Hi elastic!
We are developing an e-commerce application and have been using elasticsearch 2.0 since 2014. We are prevented from upgrading by a problem that we simply cannot solve with the current ES version.
The german language has the concept of compound words. To fit our needs in ES 2.0 we use the plugin elasticsearch-analysis-decompound which works fine.
Typical words in our domain are:
[Kabelkanal, Antennenkabel, Antennenhalterung, Tablethalterung, Tablethalter] =>
[cable duct, aerial wire, aerial holder, tablet holder].
Tablethalterung is just a synonym for Tablethalter.
Common search terms are kabel kanal, Kabelkanal, tablethalter or tablet halterung etc.
With ES 2, we get only documents that contains, for example, Kabel and Kanal in one of the searched fields. Documents which contains Kabel in combination with an other word (e.g. Antenne) are not found. It also doesn't matter whether you are search for Kabelkanal or Kabel Kanal.

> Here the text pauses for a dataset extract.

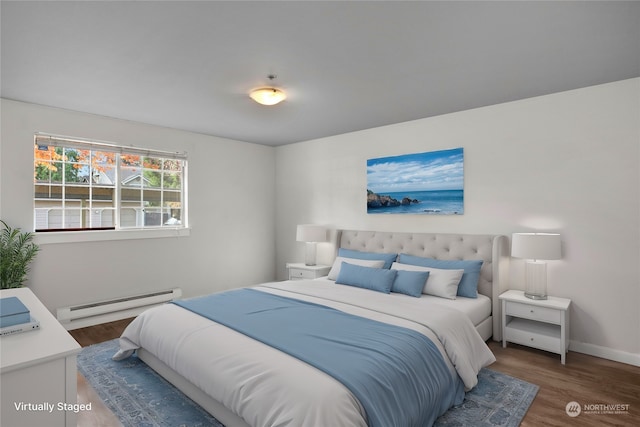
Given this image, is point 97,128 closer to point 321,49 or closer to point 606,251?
point 321,49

Simple example with kibana dev tools:
Create Index, analysers and mapping
PUT compound_word_example/
{
"settings": {
"number_of_shards": 1,
"number_of_replicas": 0,
"analysis": {
"analyzer": {
"custom": {
"type": "custom",
"tokenizer": "standard",
"filter": [
"lowercase",
"stop_de",
"domain-specific-decompounder",
"snow_de",
"hyphenation_decompounder_de",
"snow_de",
"unique"
]
}
},
"filter": {
"stop_de": {
"type": "stop",
"ignore_case": true,
"stopwords": [
"_german_"
]
},
"snow_de": {
"type": "snowball",
"language": "German2"
},
"domain-specific-decompounder": {
"type": "dictionary_decompounder",
"word_list": [
"tablet"
]
},
"hyphenation_decompounder_de": {
"type": "hyphenation_decompounder",
"word_list": [
"kabel",
"kanal",
"antenne",
"halter",
"halt",
"halterung"
],
"hyphenation_patterns_path": "hyph/de_DR.xml",
"min_subword_size": 4,
"only_longest_match": true
}
}
}
},
"mappings": {
"properties": {
"title": {
"type": "text",
"analyzer": "custom"
}
}
}
}
Index some products
POST /compound_word_example/_bulk
{"index": {"_id": 1}}
{"title":"Antennen-Kabel"}
{"index": {"_id": 2}}
{"title":"Kabelkanal Blau"}
{"index": {"_id": 3}}
{"title":"Kabelkanal Grün"}
{"index": {"_id": 4}}
{"title":"Antennenkabel"}
{"index": {"_id": 5}}
{"title":"Antennen-Kabel alu"}
{"index": {"_id": 6}}
{"title":"Tablethalterung"}
{"index": {"_id": 7}}
{"title":"Tablet halterung"}
{"index": {"_id": 8}}
{"title":"Wandhalterung"}
{"index": {"_id": 9}}
{"title":"Antennenhalterung"}
Search for Kabelkanal:
POST /compound_word_example/_search
{
"query": {
"match": {
"title": {"query": "kabelkanal", "operator": "and"}
}
}
}
Results:
{
"took" : 0,
"timed_out" : false,
"_shards" : {
"total" : 1,
"successful" : 1,
"skipped" : 0,
"failed" : 0
},
"hits" : {
"total" : {
"value" : 5,
"relation" : "eq"
},
"max_score" : 2.2698462,
"hits" : [
{
"_index" : "compound_word_example",
"_type" : "_doc",
"_id" : "2",
"_score" : 2.2698462,
"_source" : {
"title" : "Kabelkanal Blau"
}
},
{
"_index" : "compound_word_example",
"_type" : "_doc",
"_id" : "3",
"_score" : 2.2698462,
"_source" : {
"title" : "Kabelkanal Grüm"
}
},
{
"_index" : "compound_word_example",
"_type" : "_doc",
"_id" : "4",
"_score" : 0.8161402,
"_source" : {
"title" : "Antennenkabel"
}
},
{
"_index" : "compound_word_example",
"_type" : "_doc",
"_id" : "1",
"_score" : 0.68392545,
"_source" : {
"title" : "Antennen-Kabel"
}
},
{
"_index" : "compound_word_example",
"_type" : "_doc",
"_id" : "5",
"_score" : 0.58857614,
"_source" : {
"title" : "Antennen-Kabel alu"
}
}
]
}
}
All documents containing Kabelkanal are expected because of kabel and kanal but documents with Antennenkabel are not. If we search for Kabel Kanal the results only contains documents with the term Kabelkanal which would be the expected result. As my understandig this is because of the and operator as described in the documentation.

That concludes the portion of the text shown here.